Recently cloud backup and Disaster Recovery as a Service (DRaaS) have gone from niche markets into the mainstream with companies of ever larger sizes bringing these two technologies in-house. Zetta is one such provider that has largely grown up with this market having first started out as a cloud storage provider in 2008 before adding on cloud backup and DRaaS offerings in recent years. Last week I had the opportunity to speak with its CEO Mike Grossman who provided me with an update on Zetta and its technology offerings. Here are the key points that I took away from that conversation.
I always like to first understand what features separate a company or product from its competition. In speaking with Zetta, these are the three key ways that I saw Zetta differentiating itself from competitors:
- It started out as a cloud provider and grew into being a cloud backup and DRaaS provider. While Zetta does not necessarily promote this aspect of its history nor is it immediately evident on its website, this part of its history does give it a better grasp of the intricacies involved with delivering cloud backup and DRaaS that its competitors may lack. While others often utilize offerings such as Amazon and Azure to store data in the cloud and even perform recoveries, Zetta owns the entire intellectual property stack from DR to cloud backup to the cloud storage itself. Few if any other cloud backup or DRaaS providers can make that claim. This translates into organizations being able to hold Zetta accountable to deliver these services and minimizes any finger pointing should problems ever arise.

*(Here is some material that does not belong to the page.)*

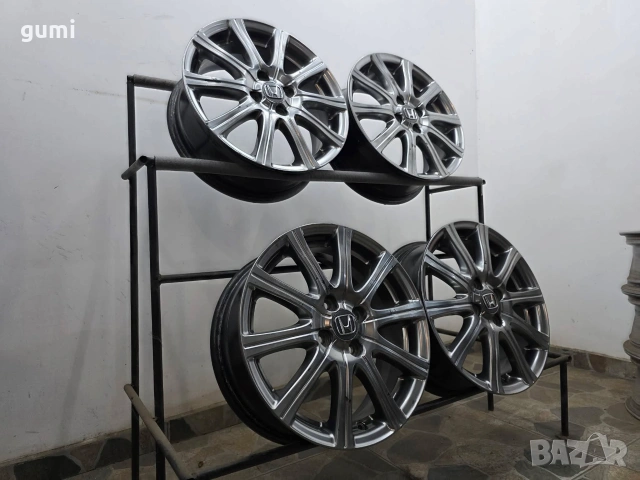 4бр 16ски джанти за HONDA 4х100мм A161476 , снимка 6 - Гуми и джанти - 55023380
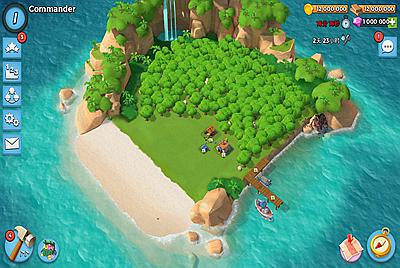 【海岛奇兵30HB版】站长推荐战斗策略类塔防手游-8月23日全新打包Win服务端源码架设教程-安卓版本！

- Offers 5-minute application recoveries in the cloud. Successful backups are great but fast, successful recoveries in the cloud are the new standards by which any provider that offers cloud backup and DRaaS should be measured. Zetta passes this test with ease with its ability to do 5-minute application failovers to the cloud.
- It has real customers using this technology. Zetta’s 5-minute push button failover to the cloud is real. In one customer use case, a construction firm that operates hundreds of job sites across the US spun up its servers in the Zetta cloud in minutes when a storm hits its central office. The job sites remained operational during the storm with the failback to the central office occurring later when initiated by the company’s IT team.

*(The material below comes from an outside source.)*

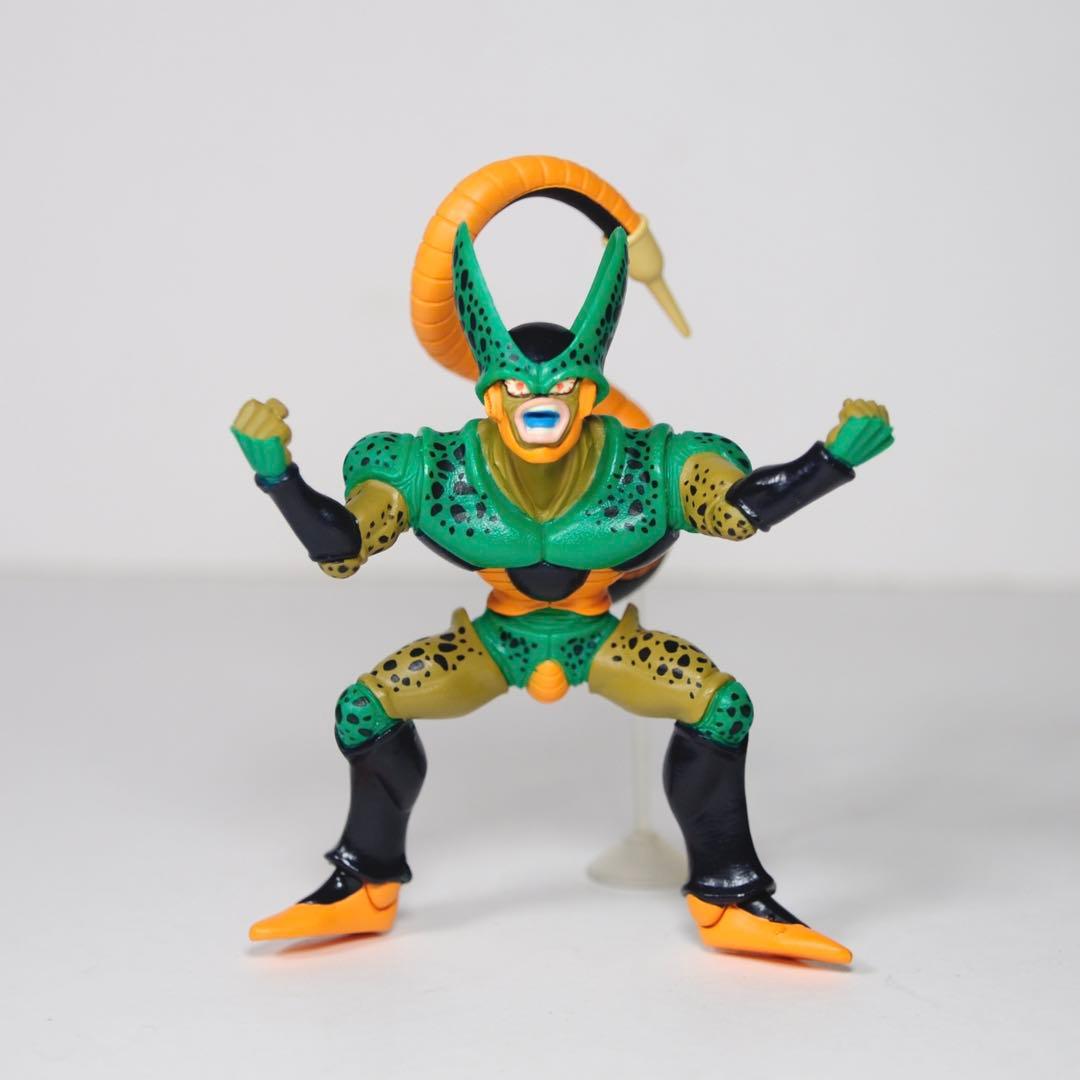 ドラゴンボールZ HGシリーズ 第5弾 セル (第2形態) - メルカリ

That said, cloud backup and DRaaS are still maturing technologies and here are some key considerations for anyone evaluating Zetta’s offerings.

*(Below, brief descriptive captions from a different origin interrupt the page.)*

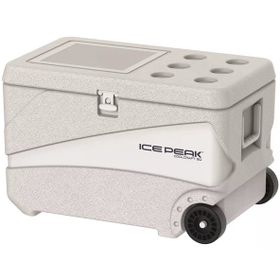 Icepeak Coolcraft 80 75.2 lt Beyaz Tekerlekli Buzluk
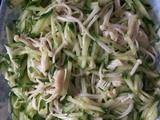 金针菇凉拌黄瓜的做法[图]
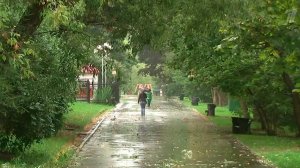 Прогноз погоды на выходные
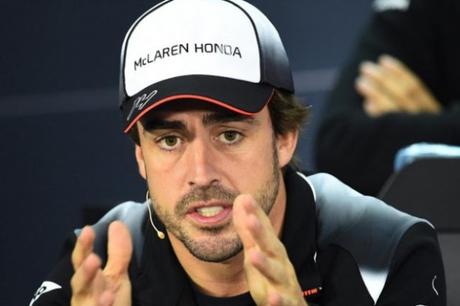 Alonso revela el alcance de sus lesiones tras el accidente en Melbourne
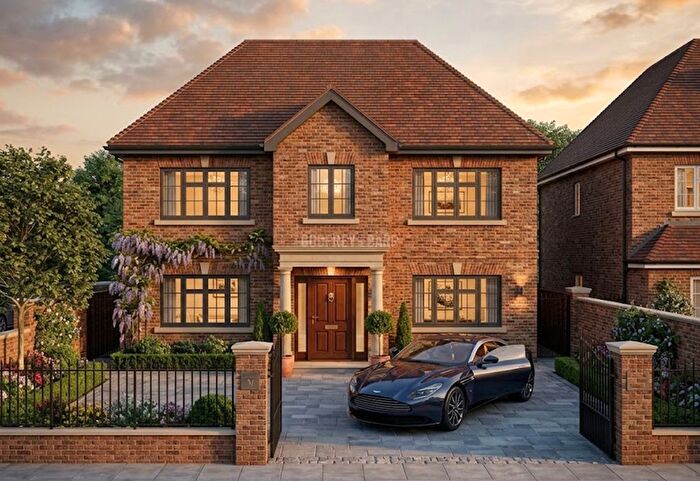 6 Bedroom Detached House For Sale In Arkley Lane, Arkley, EN5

First, it promotes its product as offering “enterprise-class disaster recovery” that is targeted at SMEs. Those are important terms to understand in relation to one’s business. In quizzing Zetta’s CEO Mike Grossman about them, Zetta defines SME as IT shops that have from 1-10 people in IT or an organization that has about 500 people. While Zetta has customers that are both smaller and larger in size than those definitions, if you are a very small organization (sub-25 people) or a larger organization (over 1000 people,) it behooves you to take a closer look at Zetta’s technology to make sure it aligns with your needs.
Second, Zetta’s soup-to-nuts approach of delivering its services (cloud storage, cloud backup, and DRaaS) may not give organizations the breadth of flexibility that they want, especially when it comes to cloud storage. The size of the organizations in which Zetta has historically had success may not care or be overly concerned that they can only use Zetta’s cloud storage offering to store their data. However larger organizations increasingly want the option (even if they may never use it,) to keep their data with other cloud storage providers. It still appears Zetta does not currently give them that flexibility.